Silence descended again. Kurov didn’t waste it.

‘Admiral Parol of Battlefleet Armageddon has outlined his plan and uploaded it to the tactical network for all commanders to review. Once the orbital war is lost, be it four days or nine, our fleets will break from the planet in a fighting withdrawal. From then on, Armageddon will be defenceless beyond what is already entrenched upon the surface. The orks will be free to land whatever and wherever they wish.

‘Admiral Parol will lead the remaining Naval ships of the fleet in repeated guerrilla strikes against the invaders’ vessels still in orbit.’

‘Who will lead the Astartes vessels?’ Captain Amaras spoke up again.

There was another pause, before Commissar Yarrick nodded to a dark-armoured cluster of warriors across the table.

‘Given his seniority and the expertise of his Chapter, High Marshal Helbrecht of the Black Templars will take overall command of the Astartes fleets.’

And once more, there was uproar, several Astartes commanders demanding that the glory be theirs. The knights ignored it.

‘We are to remain in orbit?’ Grimaldus leaned closer to his commander and voiced the question.

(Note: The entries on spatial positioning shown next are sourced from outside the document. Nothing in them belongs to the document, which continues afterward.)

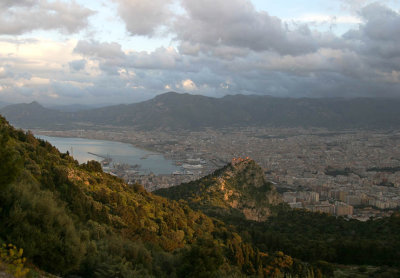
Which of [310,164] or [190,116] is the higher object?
[190,116]

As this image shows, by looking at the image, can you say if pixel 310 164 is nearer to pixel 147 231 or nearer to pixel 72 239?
pixel 147 231

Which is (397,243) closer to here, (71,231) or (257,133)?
(71,231)

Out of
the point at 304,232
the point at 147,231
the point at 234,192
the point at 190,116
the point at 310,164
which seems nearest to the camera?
the point at 147,231

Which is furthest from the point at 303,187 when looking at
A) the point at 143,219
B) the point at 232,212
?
the point at 143,219

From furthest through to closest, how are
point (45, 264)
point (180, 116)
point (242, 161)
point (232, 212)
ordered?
point (180, 116) < point (242, 161) < point (232, 212) < point (45, 264)

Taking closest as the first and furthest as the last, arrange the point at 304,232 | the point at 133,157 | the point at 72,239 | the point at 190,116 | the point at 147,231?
1. the point at 72,239
2. the point at 147,231
3. the point at 304,232
4. the point at 133,157
5. the point at 190,116

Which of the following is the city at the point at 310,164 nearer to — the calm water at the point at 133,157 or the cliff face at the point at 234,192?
the calm water at the point at 133,157

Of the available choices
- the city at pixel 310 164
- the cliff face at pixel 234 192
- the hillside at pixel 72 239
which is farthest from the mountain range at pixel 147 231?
the city at pixel 310 164

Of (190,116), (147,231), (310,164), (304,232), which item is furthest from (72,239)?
(190,116)
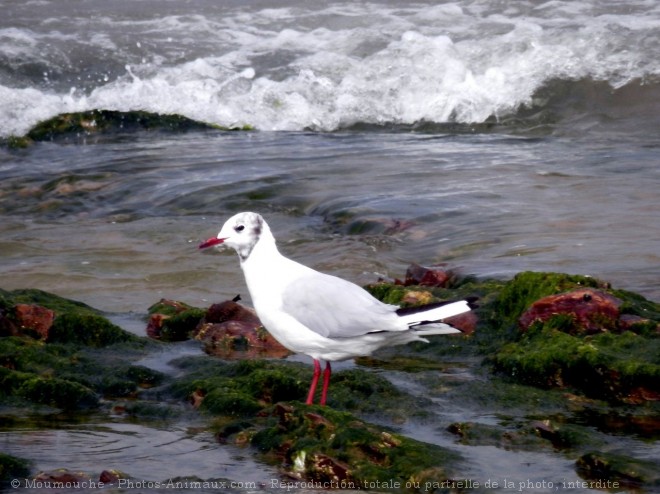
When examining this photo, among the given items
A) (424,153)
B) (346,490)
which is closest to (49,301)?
(346,490)

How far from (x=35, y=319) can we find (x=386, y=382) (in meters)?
1.79

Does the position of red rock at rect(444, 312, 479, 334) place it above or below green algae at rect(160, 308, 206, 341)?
above

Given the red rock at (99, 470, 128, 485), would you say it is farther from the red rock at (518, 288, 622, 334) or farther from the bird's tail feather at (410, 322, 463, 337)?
the red rock at (518, 288, 622, 334)

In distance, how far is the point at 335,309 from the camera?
172 inches

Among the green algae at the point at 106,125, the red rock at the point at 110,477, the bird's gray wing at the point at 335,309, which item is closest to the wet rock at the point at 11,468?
the red rock at the point at 110,477

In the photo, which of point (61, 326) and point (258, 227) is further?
point (61, 326)

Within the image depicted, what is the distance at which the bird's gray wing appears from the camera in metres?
4.29

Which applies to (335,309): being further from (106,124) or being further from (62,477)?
(106,124)

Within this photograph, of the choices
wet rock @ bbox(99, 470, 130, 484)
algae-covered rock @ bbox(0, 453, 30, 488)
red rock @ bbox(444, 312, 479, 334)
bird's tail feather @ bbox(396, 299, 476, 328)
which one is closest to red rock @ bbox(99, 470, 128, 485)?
wet rock @ bbox(99, 470, 130, 484)

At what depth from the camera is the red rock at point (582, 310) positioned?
4984 millimetres

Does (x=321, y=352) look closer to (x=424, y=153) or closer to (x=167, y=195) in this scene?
(x=167, y=195)

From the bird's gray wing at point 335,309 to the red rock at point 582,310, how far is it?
0.97 m

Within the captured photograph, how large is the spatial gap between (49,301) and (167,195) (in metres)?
4.10

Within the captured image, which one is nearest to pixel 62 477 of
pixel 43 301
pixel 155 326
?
pixel 155 326
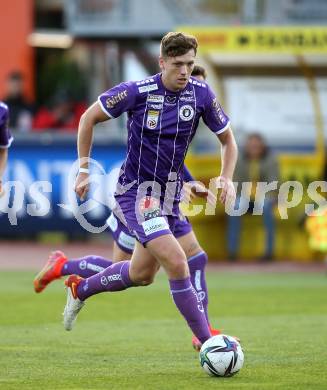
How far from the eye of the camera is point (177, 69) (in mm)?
7969

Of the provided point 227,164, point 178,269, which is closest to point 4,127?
point 227,164

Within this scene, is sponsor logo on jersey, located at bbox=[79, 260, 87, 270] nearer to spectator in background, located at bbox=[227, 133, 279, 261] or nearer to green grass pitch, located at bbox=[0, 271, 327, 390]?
green grass pitch, located at bbox=[0, 271, 327, 390]

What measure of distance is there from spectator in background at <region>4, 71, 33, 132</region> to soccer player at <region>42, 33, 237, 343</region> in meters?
12.0

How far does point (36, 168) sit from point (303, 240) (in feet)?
14.6

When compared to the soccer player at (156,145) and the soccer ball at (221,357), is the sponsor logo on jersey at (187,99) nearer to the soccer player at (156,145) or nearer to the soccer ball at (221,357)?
the soccer player at (156,145)

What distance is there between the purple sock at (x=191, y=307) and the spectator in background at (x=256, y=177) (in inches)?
371

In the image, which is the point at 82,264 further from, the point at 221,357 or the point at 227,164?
the point at 221,357

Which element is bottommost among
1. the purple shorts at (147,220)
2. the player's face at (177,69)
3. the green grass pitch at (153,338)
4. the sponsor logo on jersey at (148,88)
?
the green grass pitch at (153,338)

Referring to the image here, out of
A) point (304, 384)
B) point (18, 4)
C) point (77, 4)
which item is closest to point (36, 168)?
point (77, 4)

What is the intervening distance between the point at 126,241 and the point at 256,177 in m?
8.13

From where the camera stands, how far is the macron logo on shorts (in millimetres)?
7863

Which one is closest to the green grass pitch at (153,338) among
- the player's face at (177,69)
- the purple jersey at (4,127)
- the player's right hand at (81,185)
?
the player's right hand at (81,185)

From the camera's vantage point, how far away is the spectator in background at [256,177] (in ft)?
56.1

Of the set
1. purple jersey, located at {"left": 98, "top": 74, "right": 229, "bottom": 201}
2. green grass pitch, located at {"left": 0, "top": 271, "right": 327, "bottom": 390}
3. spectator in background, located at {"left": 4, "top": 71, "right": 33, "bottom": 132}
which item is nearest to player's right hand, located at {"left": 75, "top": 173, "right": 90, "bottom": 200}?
purple jersey, located at {"left": 98, "top": 74, "right": 229, "bottom": 201}
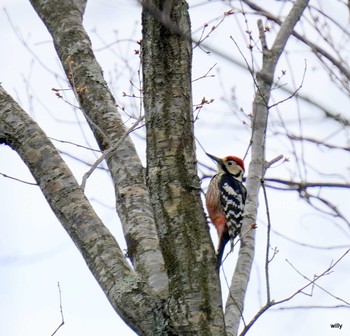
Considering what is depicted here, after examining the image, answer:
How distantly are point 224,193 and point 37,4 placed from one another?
10.5 ft

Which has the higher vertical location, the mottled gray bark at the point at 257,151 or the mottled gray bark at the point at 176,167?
the mottled gray bark at the point at 257,151

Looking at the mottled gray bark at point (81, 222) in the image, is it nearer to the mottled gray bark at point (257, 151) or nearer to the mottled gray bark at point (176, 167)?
the mottled gray bark at point (176, 167)

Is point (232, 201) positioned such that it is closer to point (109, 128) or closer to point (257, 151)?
point (257, 151)

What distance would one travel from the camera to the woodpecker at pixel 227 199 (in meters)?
6.29

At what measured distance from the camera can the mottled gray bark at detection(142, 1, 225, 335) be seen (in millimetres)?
2338

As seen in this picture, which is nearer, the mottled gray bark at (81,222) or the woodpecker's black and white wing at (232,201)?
the mottled gray bark at (81,222)

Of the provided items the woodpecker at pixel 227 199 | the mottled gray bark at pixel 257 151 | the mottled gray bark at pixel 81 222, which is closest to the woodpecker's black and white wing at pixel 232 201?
the woodpecker at pixel 227 199

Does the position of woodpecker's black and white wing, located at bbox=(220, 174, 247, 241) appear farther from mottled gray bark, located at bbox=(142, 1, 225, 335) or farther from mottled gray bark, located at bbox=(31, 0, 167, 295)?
mottled gray bark, located at bbox=(142, 1, 225, 335)

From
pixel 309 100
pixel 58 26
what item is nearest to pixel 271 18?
pixel 58 26

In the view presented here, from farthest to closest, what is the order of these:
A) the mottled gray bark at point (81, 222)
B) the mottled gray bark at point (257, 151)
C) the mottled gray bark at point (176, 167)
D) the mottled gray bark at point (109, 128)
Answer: the mottled gray bark at point (257, 151), the mottled gray bark at point (109, 128), the mottled gray bark at point (81, 222), the mottled gray bark at point (176, 167)

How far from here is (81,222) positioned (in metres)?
2.70

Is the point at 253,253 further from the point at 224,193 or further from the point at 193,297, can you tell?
the point at 224,193

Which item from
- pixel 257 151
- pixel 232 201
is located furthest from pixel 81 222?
pixel 232 201

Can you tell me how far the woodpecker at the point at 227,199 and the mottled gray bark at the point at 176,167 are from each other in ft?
11.6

The High Marshal didn’t take his eyes from Yarrick. ‘We are the obvious choice to command the Astartes elements in the orbital battles.’

The Chaplain looked across the chamber, at the various leaders and officers of a hundred different forces.

I was wrong,
he thought.
I will not die in futility on this world.
Eagerness, hot and urgent, flushed through his system, as real and vital as a flood of adrenaline gushing through his two hearts.

‘The
Crusader
will plunge like a lance into the core of their fleet. High Marshal, we can slaughter the greenskin tyrant before he even sets foot on the world below us.’

Helbrecht lifted his gaze from the ancient commissar as his Chaplain spoke. He turned to Grimaldus, his dark eyes piercing the other knight’s skull mask with their intensity.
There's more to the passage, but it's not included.